┌─ TEXTAUSZUG
Medienerziehung ist dringend notwendig

Warum ist es für Kinder so schädlich, wenn sie mit den neuen Errungenschaften der Technik aufwachsen? Das kindliche Gehirn sei erst im Alter von 15 Jahren so weit entwickelt, dass die Folgen bewertet werden können, sagt Perner. Das Gehirn wird heutzutage einseitig auf Geschwindigkeit trainiert, Fühlkompetenzen wie das Mitgefühl gehen verloren. Der einzige Ausweg – für Eltern wie für Kinder – ist die Medienerziehung. „Eltern sollten überdenken: „Was alles soll mein Kind in welchem Alter kennenlernen und einüben? Die ersten sechs Lebensjahre sind entscheidend – danach wird nur mehr wiederholt. Kinder sollen die Welt draußen beobachten und entschlüsseln und nicht nur die inszenierte Welt am Bildschirm. Eltern haben dabei eine Vorbildfunktion“, sagt Perner.
└─
ZIEL
Erläutern Sie mit ein bis drei Sätzen, weshalb laut dem Auszug zur Medienerziehung die ersten sechs Lebensjahre entscheidend sind.
┌─ GEGEBENE ANGABEN
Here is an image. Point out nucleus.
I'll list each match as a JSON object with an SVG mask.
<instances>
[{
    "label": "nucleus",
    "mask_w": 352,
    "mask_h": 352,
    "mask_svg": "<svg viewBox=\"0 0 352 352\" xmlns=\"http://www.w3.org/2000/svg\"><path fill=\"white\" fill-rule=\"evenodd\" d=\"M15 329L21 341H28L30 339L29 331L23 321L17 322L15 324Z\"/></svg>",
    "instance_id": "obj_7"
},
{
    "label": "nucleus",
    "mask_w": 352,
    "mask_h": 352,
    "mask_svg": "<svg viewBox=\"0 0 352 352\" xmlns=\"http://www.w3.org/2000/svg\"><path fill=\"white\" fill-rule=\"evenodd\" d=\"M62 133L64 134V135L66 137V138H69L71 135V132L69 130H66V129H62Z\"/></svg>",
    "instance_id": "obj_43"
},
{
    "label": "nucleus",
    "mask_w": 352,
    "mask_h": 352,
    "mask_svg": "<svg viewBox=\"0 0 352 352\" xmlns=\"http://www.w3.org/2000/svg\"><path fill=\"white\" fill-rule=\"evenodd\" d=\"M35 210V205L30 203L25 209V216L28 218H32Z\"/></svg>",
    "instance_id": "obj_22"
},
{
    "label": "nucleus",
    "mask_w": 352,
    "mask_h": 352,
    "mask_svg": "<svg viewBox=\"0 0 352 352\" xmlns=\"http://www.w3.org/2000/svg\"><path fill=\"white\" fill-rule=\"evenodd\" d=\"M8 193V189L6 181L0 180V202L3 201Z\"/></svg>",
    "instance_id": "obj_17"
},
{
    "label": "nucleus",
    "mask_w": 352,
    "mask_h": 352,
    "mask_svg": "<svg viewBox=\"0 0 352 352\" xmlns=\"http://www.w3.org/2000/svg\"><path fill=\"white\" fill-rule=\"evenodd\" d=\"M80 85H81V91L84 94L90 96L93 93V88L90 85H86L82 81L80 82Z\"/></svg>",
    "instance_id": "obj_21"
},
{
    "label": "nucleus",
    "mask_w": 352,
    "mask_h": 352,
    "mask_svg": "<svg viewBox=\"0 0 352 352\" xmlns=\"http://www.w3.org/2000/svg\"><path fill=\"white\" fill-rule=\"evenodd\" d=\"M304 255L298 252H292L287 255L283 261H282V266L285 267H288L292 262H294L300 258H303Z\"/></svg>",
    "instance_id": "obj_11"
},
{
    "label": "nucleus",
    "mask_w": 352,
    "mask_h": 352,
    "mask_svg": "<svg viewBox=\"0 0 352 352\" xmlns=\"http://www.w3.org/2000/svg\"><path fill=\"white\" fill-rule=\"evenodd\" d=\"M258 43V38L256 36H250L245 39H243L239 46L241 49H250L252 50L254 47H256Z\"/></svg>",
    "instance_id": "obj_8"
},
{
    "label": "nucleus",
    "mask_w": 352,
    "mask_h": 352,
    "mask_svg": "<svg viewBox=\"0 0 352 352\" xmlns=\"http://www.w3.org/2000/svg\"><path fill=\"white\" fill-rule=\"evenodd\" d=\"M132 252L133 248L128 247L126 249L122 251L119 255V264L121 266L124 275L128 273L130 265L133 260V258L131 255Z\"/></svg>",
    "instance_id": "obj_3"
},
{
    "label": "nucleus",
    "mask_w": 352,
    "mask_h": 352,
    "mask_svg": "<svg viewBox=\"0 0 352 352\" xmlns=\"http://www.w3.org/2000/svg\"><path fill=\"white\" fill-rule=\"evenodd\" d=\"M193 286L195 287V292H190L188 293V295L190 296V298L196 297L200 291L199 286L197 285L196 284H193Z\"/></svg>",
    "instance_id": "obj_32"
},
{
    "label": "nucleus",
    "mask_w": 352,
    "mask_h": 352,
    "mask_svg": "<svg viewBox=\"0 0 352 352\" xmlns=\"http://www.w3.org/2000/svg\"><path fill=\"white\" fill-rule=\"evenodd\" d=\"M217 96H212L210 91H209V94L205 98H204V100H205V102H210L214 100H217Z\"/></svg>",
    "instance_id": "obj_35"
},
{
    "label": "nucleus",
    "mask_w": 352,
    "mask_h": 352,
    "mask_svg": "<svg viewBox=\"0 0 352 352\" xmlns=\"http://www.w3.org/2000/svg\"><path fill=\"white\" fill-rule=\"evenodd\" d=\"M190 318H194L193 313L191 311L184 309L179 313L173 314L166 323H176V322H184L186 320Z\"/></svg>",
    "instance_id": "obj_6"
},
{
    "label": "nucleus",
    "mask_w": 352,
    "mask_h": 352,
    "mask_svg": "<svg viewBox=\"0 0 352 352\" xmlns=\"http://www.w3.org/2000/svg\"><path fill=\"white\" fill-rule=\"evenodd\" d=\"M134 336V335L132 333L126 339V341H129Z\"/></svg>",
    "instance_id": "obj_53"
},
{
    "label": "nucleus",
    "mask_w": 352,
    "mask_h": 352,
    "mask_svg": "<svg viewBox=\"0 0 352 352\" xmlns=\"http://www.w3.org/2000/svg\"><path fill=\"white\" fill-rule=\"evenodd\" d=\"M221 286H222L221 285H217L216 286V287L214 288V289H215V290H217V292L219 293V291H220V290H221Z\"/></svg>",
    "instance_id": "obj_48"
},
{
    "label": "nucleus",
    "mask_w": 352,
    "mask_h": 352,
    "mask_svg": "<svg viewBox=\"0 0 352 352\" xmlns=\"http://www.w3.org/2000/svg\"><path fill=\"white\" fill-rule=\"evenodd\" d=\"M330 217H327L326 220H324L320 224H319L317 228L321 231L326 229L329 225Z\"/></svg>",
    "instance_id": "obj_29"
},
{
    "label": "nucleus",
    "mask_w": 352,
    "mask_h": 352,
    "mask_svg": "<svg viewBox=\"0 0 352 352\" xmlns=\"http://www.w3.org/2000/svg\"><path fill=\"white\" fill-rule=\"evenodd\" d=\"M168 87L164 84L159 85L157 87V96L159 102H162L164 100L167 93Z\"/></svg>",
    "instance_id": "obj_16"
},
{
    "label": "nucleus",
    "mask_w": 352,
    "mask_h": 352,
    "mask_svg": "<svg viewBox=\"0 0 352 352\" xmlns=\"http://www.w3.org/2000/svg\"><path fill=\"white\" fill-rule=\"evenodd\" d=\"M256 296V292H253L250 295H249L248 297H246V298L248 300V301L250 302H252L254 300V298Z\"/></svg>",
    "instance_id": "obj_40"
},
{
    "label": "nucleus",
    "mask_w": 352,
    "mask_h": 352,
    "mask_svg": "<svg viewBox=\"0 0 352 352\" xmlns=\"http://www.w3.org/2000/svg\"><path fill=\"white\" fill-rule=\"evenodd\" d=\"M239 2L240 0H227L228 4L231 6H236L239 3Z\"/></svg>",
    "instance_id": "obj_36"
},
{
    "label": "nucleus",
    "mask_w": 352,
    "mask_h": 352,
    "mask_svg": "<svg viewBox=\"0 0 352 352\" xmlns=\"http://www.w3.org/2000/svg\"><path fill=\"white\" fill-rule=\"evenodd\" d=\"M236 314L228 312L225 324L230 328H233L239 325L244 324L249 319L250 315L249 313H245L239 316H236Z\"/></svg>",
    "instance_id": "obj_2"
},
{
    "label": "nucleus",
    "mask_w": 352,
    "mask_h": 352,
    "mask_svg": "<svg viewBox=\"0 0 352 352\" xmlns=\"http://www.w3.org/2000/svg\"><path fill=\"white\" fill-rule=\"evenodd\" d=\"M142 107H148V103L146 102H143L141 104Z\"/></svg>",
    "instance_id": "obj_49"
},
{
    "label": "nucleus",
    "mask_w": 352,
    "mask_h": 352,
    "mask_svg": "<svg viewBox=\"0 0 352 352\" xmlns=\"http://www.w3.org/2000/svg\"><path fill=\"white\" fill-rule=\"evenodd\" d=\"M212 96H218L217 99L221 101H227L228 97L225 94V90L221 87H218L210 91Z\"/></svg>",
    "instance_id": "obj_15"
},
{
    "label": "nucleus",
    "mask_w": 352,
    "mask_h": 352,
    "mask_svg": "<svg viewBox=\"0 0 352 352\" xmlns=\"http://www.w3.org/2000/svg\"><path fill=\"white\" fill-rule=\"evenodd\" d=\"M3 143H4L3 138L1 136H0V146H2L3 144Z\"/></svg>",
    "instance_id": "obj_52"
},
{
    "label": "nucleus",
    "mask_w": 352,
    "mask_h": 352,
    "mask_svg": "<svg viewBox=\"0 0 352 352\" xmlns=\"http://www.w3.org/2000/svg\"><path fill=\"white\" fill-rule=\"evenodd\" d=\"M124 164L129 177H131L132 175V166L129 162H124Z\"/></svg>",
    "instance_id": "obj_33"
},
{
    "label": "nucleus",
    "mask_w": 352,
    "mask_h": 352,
└─
SCHRIFTLICHE ANTWORT
Laut Perner wird nach den ersten sechs Lebensjahren nur mehr wiederholt. Deshalb sollen Eltern überdenken, was ihr Kind in welchem Alter kennenlernen und einüben soll.